POLK COUNTY — A bill filed in the Florida House of Representatives recently has taken aback the Florida Polytechnic University community.
The legislation takes aim at the independent status of Florida Poly and New College of Florida — the two youngest members of the state’s university system.
A STEM-focused institution, Florida Poly is located just off Interstate 4, in northeast Lakeland.
The bill, sponsored by Rep. Randy Fine (R-Palm Bay), would move Florida Poly under the University of Florida, as a satellite campus. It would also fold New College of Florida, in Sarasota, under Florida State University.

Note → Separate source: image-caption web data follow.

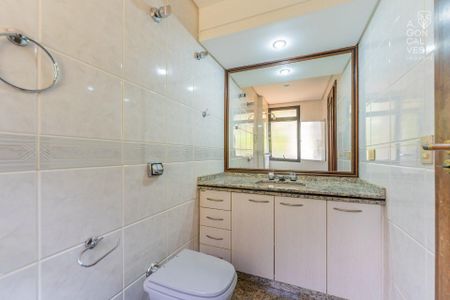 20_photo/94dce3ec2d.180484012494de54-ATLAS-1f441431-3420-443d-b0b0-3c08223bccfb.jpg de apartamento para alugar com 5 quartos, 334m² em São Francisco, Curitiba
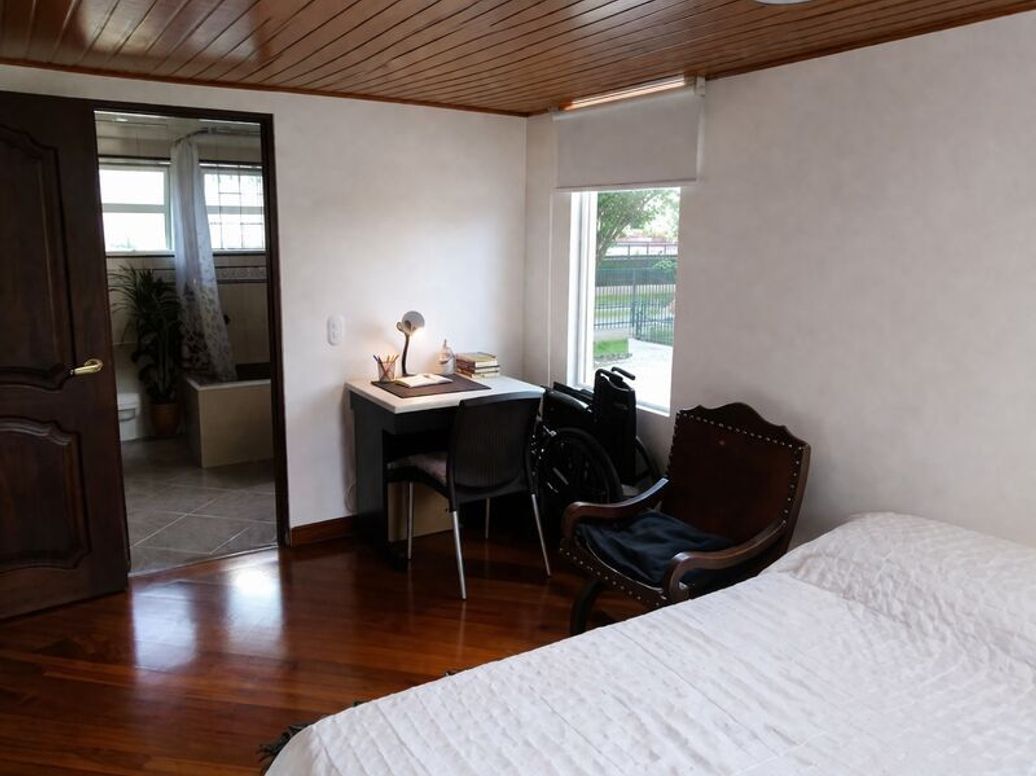 Casa de 3 alcobas en venta en Prado Veraniego Norte, Bogotá, 140 m² · foto 4 de 20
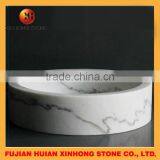 Large Face Wash Hand Basin and Sink With Stand thumbnail-2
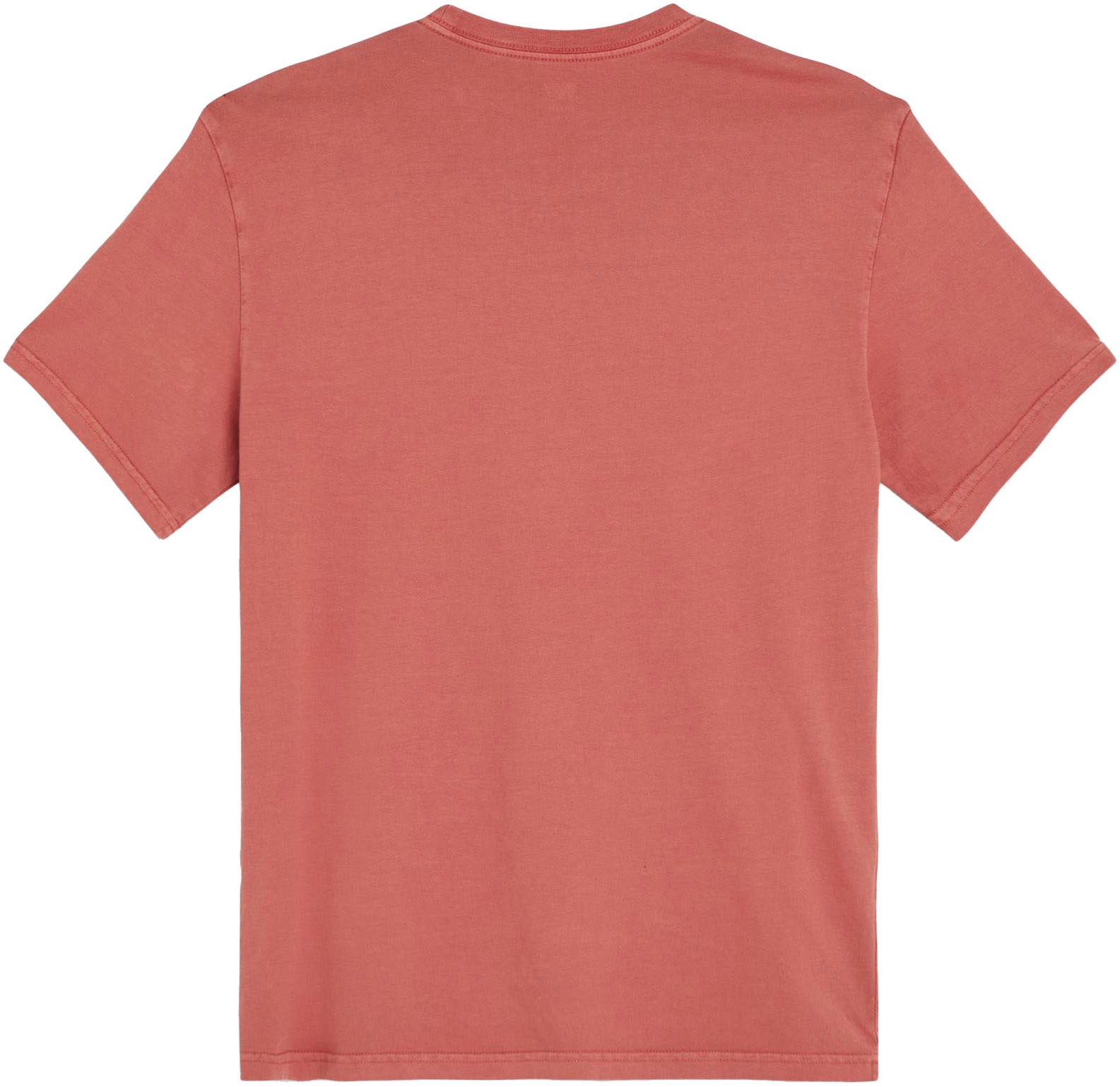 Levi's® T-Shirt »RELAXED FIT TEE«, mit Logoschriftzug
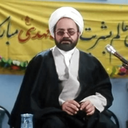 Profile picture of ‌فدایی‌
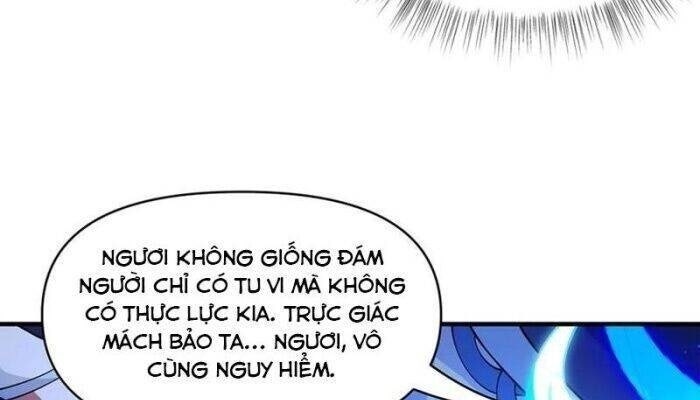 Các Nữ Đồ Đệ Của Ta Đều Là Chư Thiên Đại Lão Tương Lai - Page 14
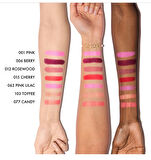 Dior Backstage Rosy Glow Blush - Allık 015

According to a News Service of Florida report, Fine said he has been in contact with officials at FSU and UF regarding the potential consolidation. However, he admitted that he had not talked to officials at either Florida Poly or New College of Florida, meaning that it was the first they had heard of it as news broke last week.
“We have an obligation to taxpayers to generate degrees at the lowest possible cost. Unfortunately, degrees earned from Florida Poly and New College cost an order of magnitude more than they do at the other 10 universities,” Fine told the news website Florida Politics, which first reported the consolidation effort.

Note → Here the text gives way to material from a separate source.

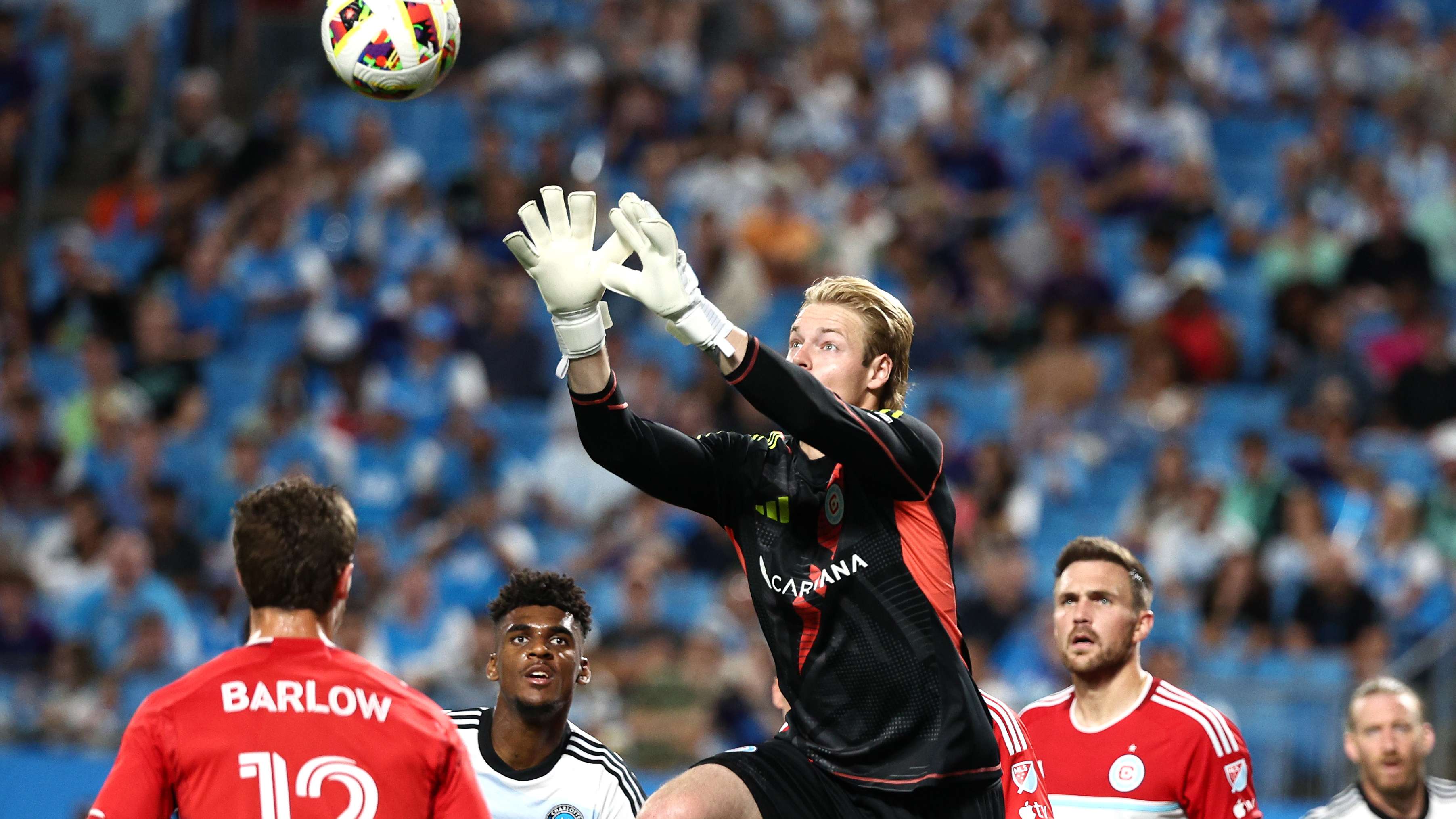 那不勒斯俱 那不勒斯俱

The cost per degree for the state university system’s two youngest schools is higher than its other 10 schools, yet that is, in part, due a dramatic difference in student body size. Florida Poly has roughly 1,340 students, whereas the University of Florida, for instance, has about 52,000.
Also, given that Florida Poly focuses solely on STEM education — science, technology, engineering and math — university backers say its curriculum has inherent costs.

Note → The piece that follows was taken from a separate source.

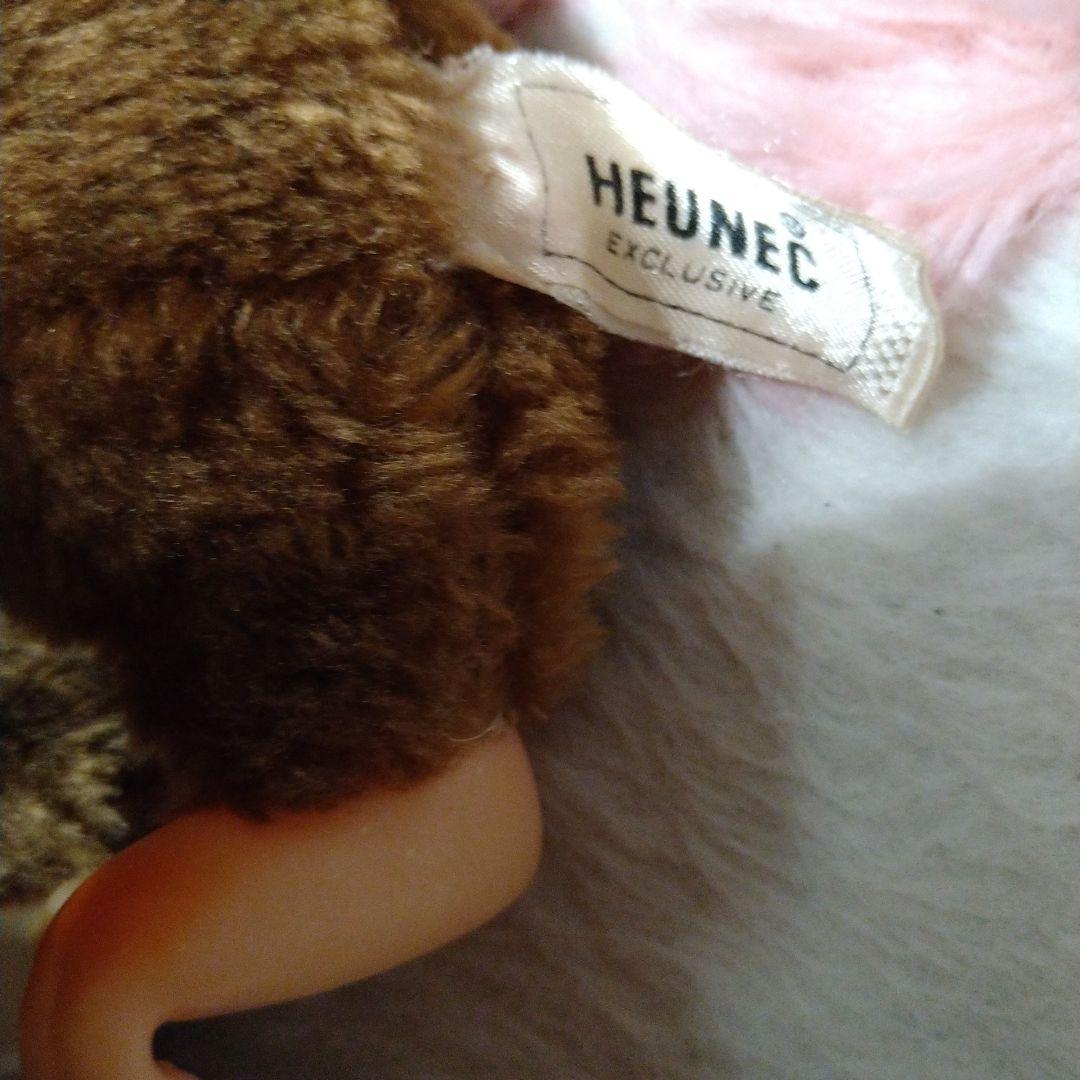 モンチッチ　まとめて　指吸　うさぎ　ネコ　ネズミ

In a statement, Florida Poly President Randy Avent defended the school’s fiscal management and value.
“Respecting every taxpayer dollar and maximizing the impact of those dollars is clearly at the heart of this legislative proposal,” the statement said. “But the facts and the truth show that every dollar at Florida Polytechnic University is already having a maximum positive impact. That’s why we respectfully and strongly oppose this unnecessary and unwarranted legislation.”
Florida Polytechnic started as a satellite campus for the University of South Florida, but opened as its own university in 2014.
On Feb. 12, the bill was backed by the House Education Committee. In response, Florida Poly released an additional statement.
“Florida Polytechnic University remains in strong opposition to this legislation,” it read, while also lamenting the short amount of time Avent and Trustee Bob Stork were given to speak to the committee.
There is still a long way to go before the bill becomes law, and university officials are encouraging supporters to contract their local state legislators.
“Florida’s future lies in the fields of science, technology, engineering and mathematics, and Florida Poly offers a core STEM education available nowhere else in our state,” Avent said. “Our projections show enrollment growth, and applications have nearly doubled. This university has a substantial economic impact for the benefit of all of Florida, and our recently earned ABET accreditation is a testimony to the high standards of our academic degrees. ... It would be a profound mistake, for our current and future students – and for the state of Florida – to diminish Florida Poly’s role in meeting this important state objective.”